Privacy Policy
Effective date: March 5, 2026
1. Data Controller
Toolbox Lab is a sole proprietorship (eenmanszaak) registered in the Netherlands.
- Trade name: Toolbox Lab
- KvK: 95851488
- BTW: NL005176150B40
- Email: [email protected]
2. What Data We Collect
All tools on Toolbox Lab run entirely in your browser. We do not upload, store, or process any files or content you create with our tools on our servers.
2.1 Pro Subscription (via Stripe)
If you purchase a Pro subscription, Stripe Inc. collects your email address and payment details. We receive your email and subscription status from Stripe but never see your full card number. This data is processed on the legal basis of contract performance (Art. 6(1)(b) GDPR).
2.2 Analytics (Vercel)
We use Vercel Analytics to understand how visitors use our site. Vercel Analytics is privacy-friendly and does not use cookies. It collects anonymized page-view data (no personal identifiers). This data is processed on the basis of our legitimate interest (Art. 6(1)(f) GDPR) in improving our service.

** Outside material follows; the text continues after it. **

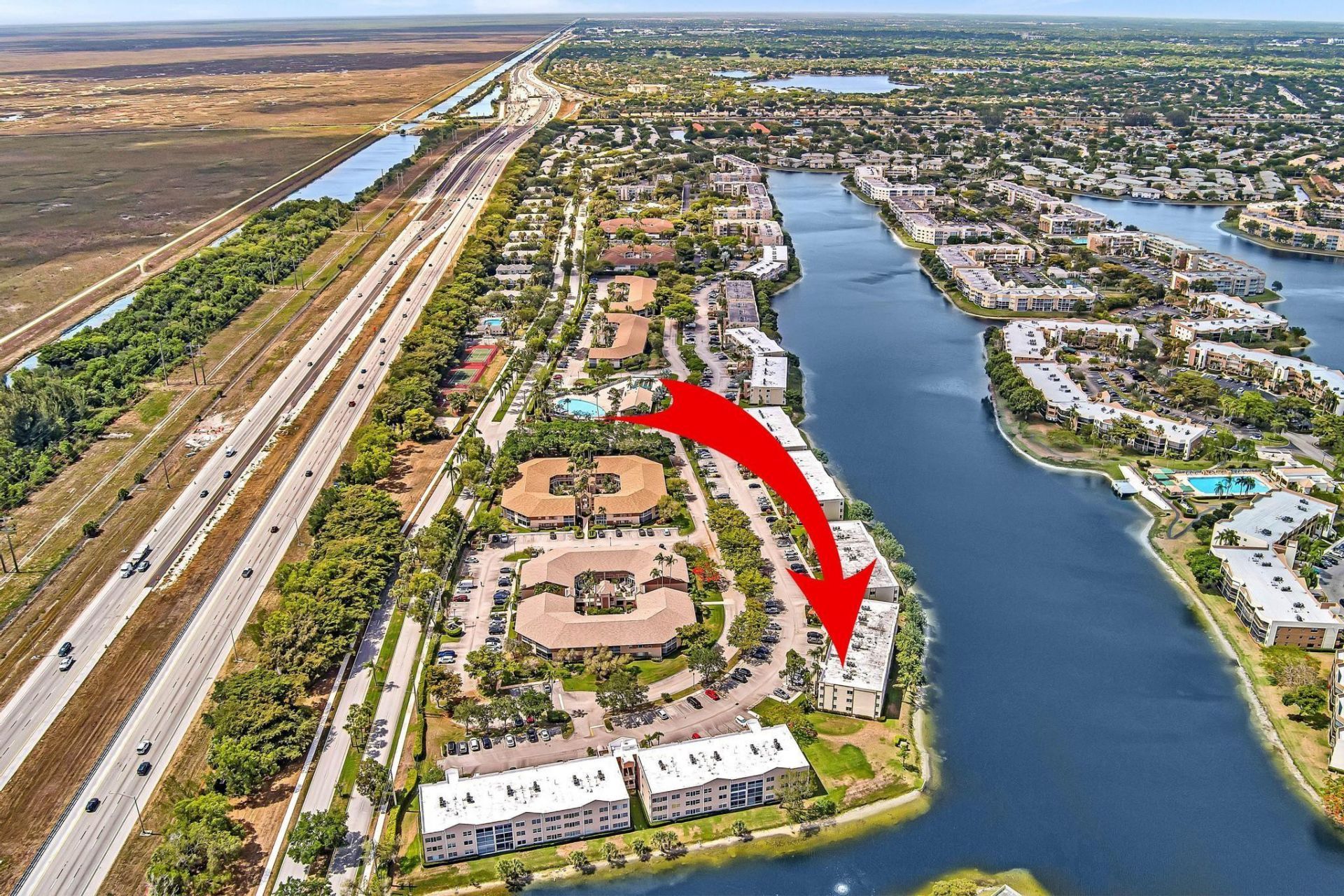 7512 N Devon Drive, Unit 210, Tamarac, FL 33321 Photo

2.3 Advertising (Google AdSense)
Free users may see ads served by Google AdSense. Google may place cookies on your device to show personalized ads. These cookies are only loaded after you give consent via our cookie banner (Art. 6(1)(a) GDPR). You can withdraw consent at any time through the “Cookie Settings” link in the footer.
3. Cookies
| Category | Cookie | Purpose | Consent |
|---|---|---|---|
| Necessary | pro_session | Verifies your Pro subscription status | Not required |
| Necessary | cookie_consent | Stores your cookie preferences | Not required |
| Advertising | Google AdSense cookies | Personalized advertisements | Required |
4. Third-Party Processors
- Stripe Inc. (USA) — payment processing. Privacy policy: stripe.com/privacy
- Google LLC (USA) — advertising (AdSense). Privacy policy: policies.google.com/privacy
- Vercel Inc. (USA) — hosting and analytics. Privacy policy: vercel.com/legal/privacy-policy
- Upstash Inc. (USA) — Redis cache for Pro status verification.

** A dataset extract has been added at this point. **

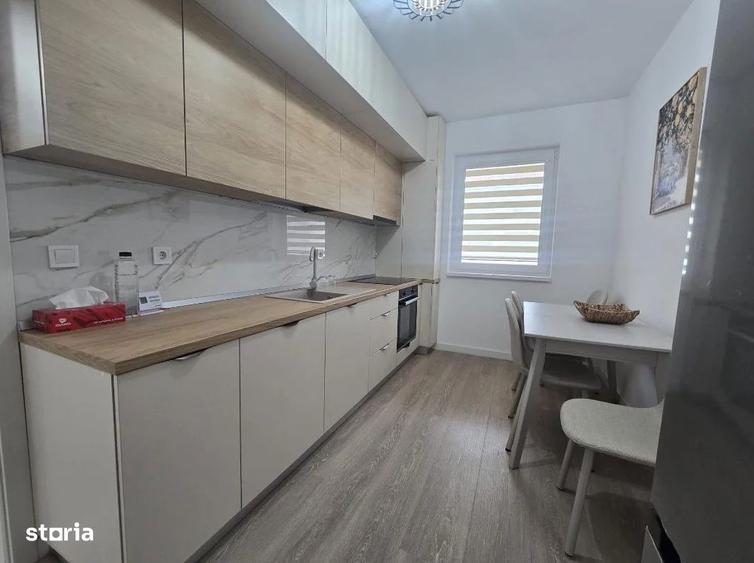 De inchiriat Apartament 2 camere, zona Alba Micesti. - 7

Transfers to the USA are covered by these providers’ EU Standard Contractual Clauses and/or EU-U.S. Data Privacy Framework certifications.
5. Data Retention
- Stripe data: retained for the duration of your subscription plus the legally required retention period for financial records (7 years under Dutch law).

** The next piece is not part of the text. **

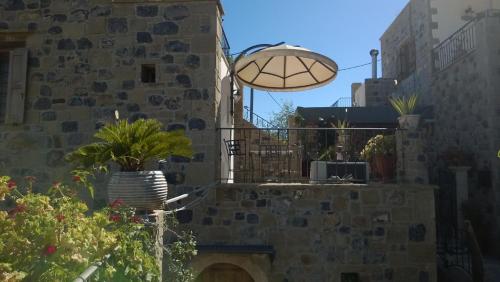Diktynna Traditional Villas - image 14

- Pro session cookie: expires when the subscription ends or is revoked.
- Cookie consent preference: stored in your browser until you clear your data or change your preference.
6. Your Rights (GDPR)
Under the General Data Protection Regulation, you have the right to:
- Access your personal data (Art. 15)
- Rectify inaccurate data (Art. 16)
- Erase your data (“right to be forgotten”, Art. 17)
- Restrict processing (Art. 18)
- Data portability (Art. 20)
- Object to processing (Art. 21)
- Withdraw consent at any time (Art. 7(3))
To exercise any of these rights, email us at [email protected]. We will respond within 30 days.
7. Complaints
If you believe we are not handling your data correctly, you have the right to lodge a complaint with the Dutch Data Protection Authority (Autoriteit Persoonsgegevens): autoriteitpersoonsgegevens.nl.
8. Changes to This Policy
We may update this Privacy Policy from time to time. Changes will be posted on this page with an updated effective date. We encourage you to review this page periodically.